◆ Provided entries ◆
[Start of Attachment]
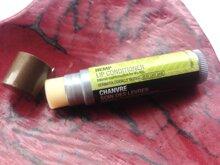 So sánh son dưỡng môi Smith's Rosebud Salve và The Body Shop Hemp Lip Conditioner
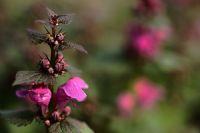 Ballıbaba Çiçeği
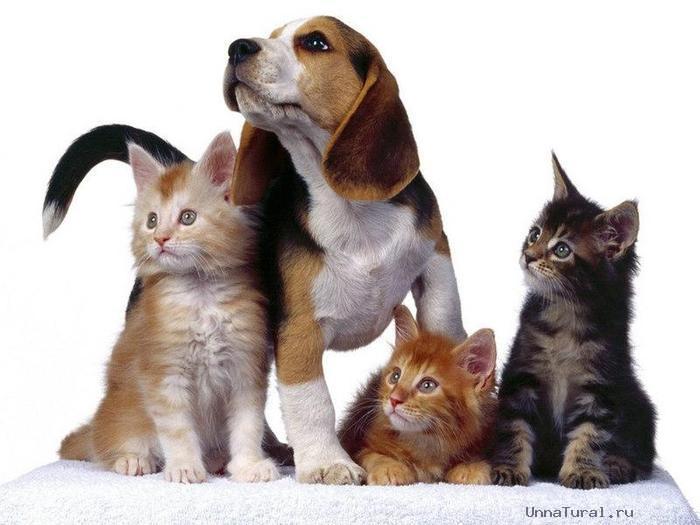 животных кошек и собак
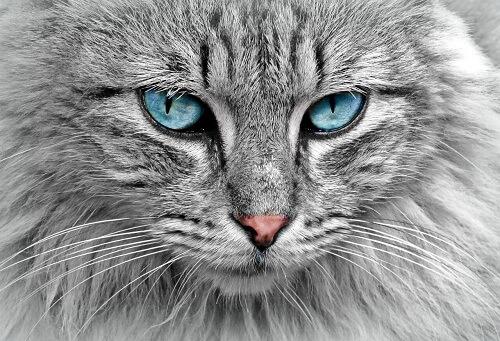 PETA Prime: Reading Your Cat's Eyes
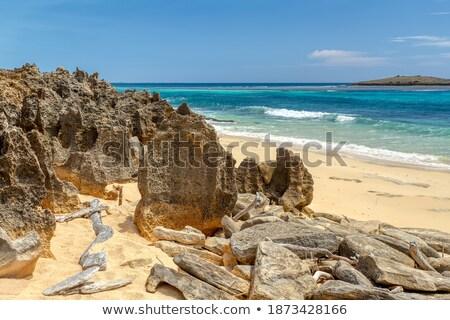 Elképesztő Madagaszkár nagy természetes part egy Stock fotó © artush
[End of Attachment]
◆ Aim of the exercise ◆
Could you repeat all of the entries exactly, without any of the images?

◆ Output of the task ◆
 So sánh son dưỡng môi Smith's Rosebud Salve và The Body Shop Hemp Lip Conditioner
 Ballıbaba Çiçeği
 животных кошек и собак
 PETA Prime: Reading Your Cat's Eyes
 Elképesztő Madagaszkár nagy természetes part egy Stock fotó © artush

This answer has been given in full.